-- Data provided --
****************

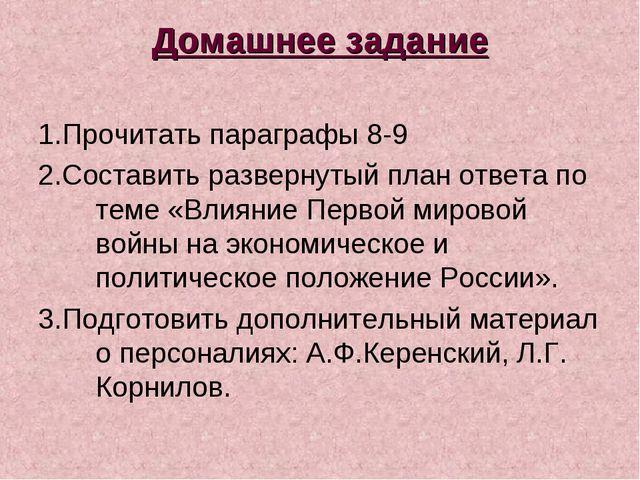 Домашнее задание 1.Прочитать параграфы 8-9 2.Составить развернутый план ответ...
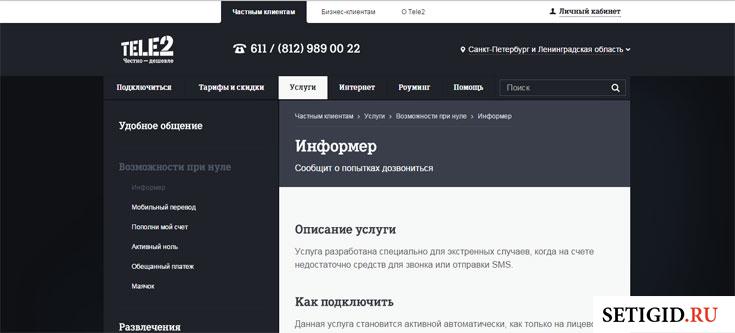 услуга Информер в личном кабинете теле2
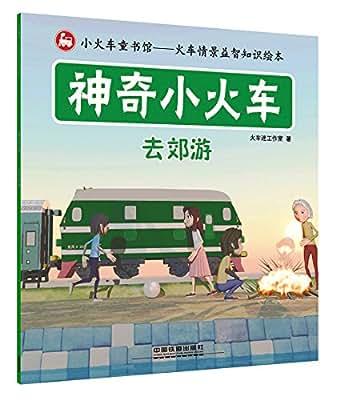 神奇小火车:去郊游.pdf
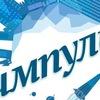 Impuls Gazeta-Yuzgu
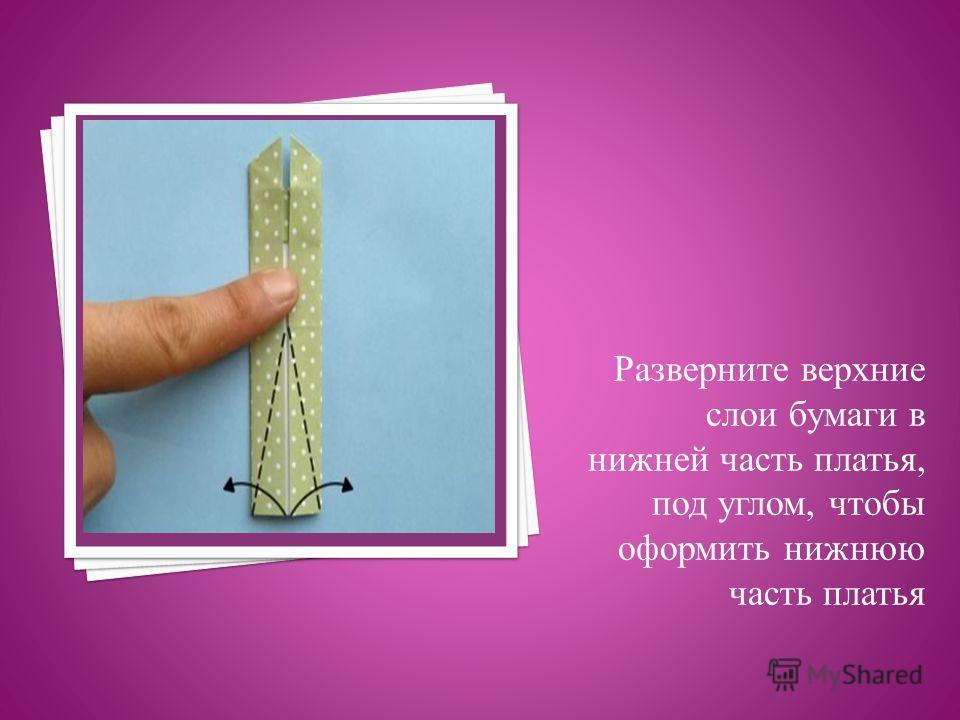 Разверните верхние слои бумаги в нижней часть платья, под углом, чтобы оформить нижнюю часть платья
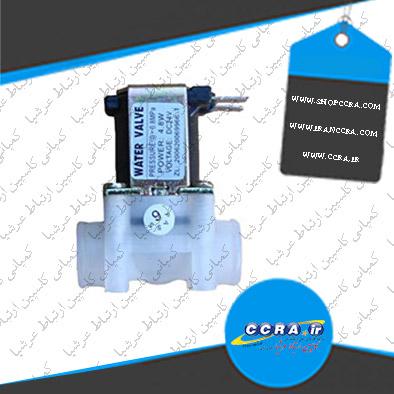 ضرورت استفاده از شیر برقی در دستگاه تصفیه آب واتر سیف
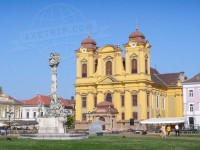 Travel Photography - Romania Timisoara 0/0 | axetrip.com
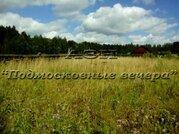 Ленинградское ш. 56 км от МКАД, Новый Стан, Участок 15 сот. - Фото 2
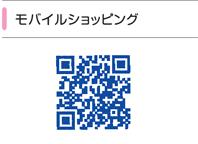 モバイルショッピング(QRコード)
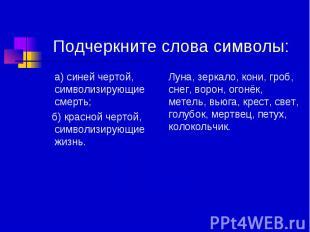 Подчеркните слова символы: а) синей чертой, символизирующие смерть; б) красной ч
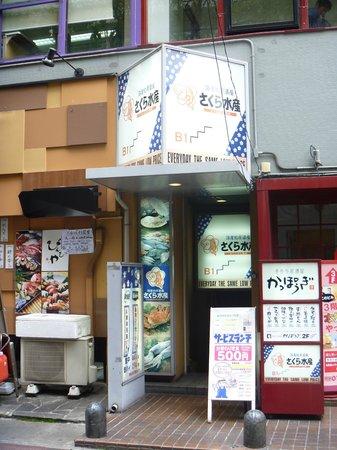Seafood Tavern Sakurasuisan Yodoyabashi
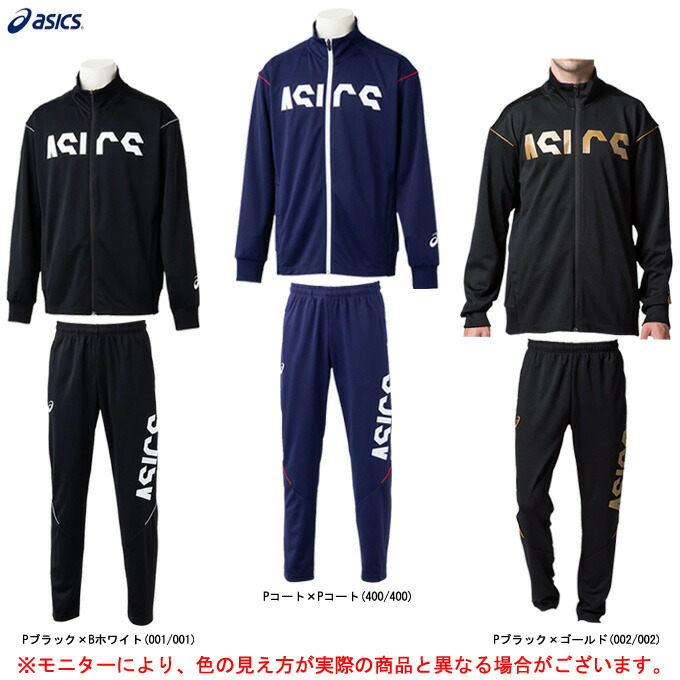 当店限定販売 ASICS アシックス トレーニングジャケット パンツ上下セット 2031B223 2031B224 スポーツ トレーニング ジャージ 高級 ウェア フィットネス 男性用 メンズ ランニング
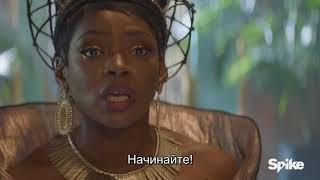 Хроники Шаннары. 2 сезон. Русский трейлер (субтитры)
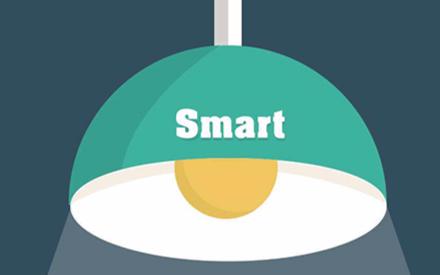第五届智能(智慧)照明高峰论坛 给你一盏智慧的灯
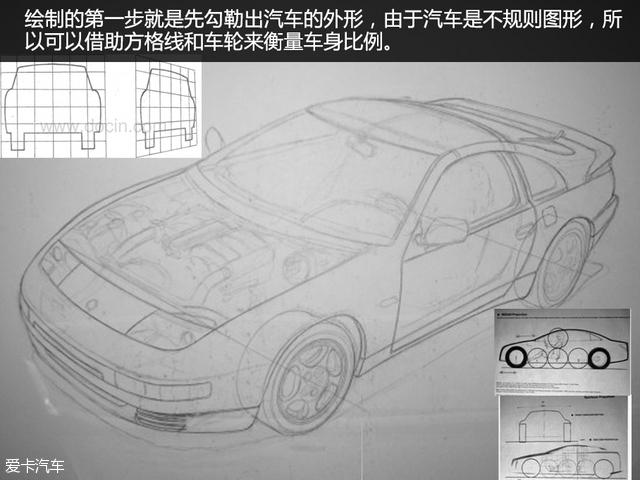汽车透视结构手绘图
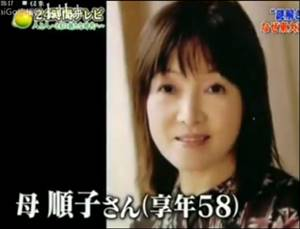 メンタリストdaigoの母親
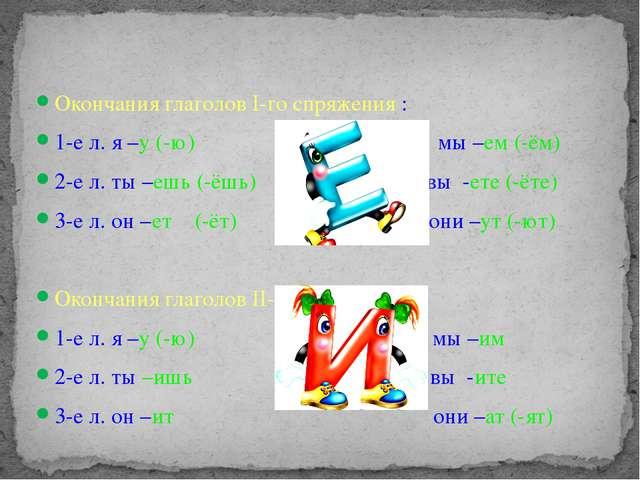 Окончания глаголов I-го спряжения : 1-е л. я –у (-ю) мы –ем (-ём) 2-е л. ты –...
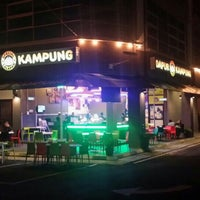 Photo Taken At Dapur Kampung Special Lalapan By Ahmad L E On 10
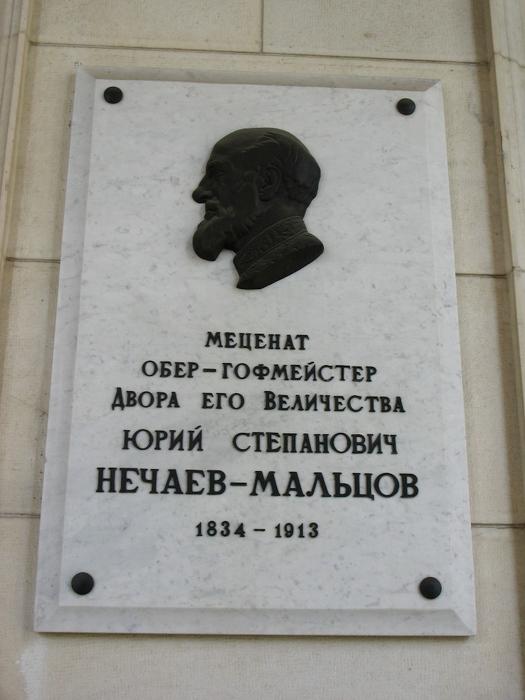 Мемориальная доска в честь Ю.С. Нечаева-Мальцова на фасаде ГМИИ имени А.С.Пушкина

****************

-- Your task --
Return each entry above unchanged. Leave the pictures out.

-- Answer to this task --
 Домашнее задание 1.Прочитать параграфы 8-9 2.Составить развернутый план ответ...
 услуга Информер в личном кабинете теле2
 神奇小火车:去郊游.pdf
 Impuls Gazeta-Yuzgu
 Разверните верхние слои бумаги в нижней часть платья, под углом, чтобы оформить нижнюю часть платья
 ضرورت استفاده از شیر برقی در دستگاه تصفیه آب واتر سیف
 Travel Photography - Romania Timisoara 0/0 | axetrip.com
 Ленинградское ш. 56 км от МКАД, Новый Стан, Участок 15 сот. - Фото 2
 モバイルショッピング(QRコード)
 Подчеркните слова символы: а) синей чертой, символизирующие смерть; б) красной ч
Seafood Tavern Sakurasuisan Yodoyabashi
 当店限定販売 ASICS アシックス トレーニングジャケット パンツ上下セット 2031B223 2031B224 スポーツ トレーニング ジャージ 高級 ウェア フィットネス 男性用 メンズ ランニング
 Хроники Шаннары. 2 сезон. Русский трейлер (субтитры)
第五届智能(智慧)照明高峰论坛 给你一盏智慧的灯
汽车透视结构手绘图
 メンタリストdaigoの母親
 Окончания глаголов I-го спряжения : 1-е л. я –у (-ю) мы –ем (-ём) 2-е л. ты –...
 Photo Taken At Dapur Kampung Special Lalapan By Ahmad L E On 10
 Мемориальная доска в честь Ю.С. Нечаева-Мальцова на фасаде ГМИИ имени А.С.Пушкина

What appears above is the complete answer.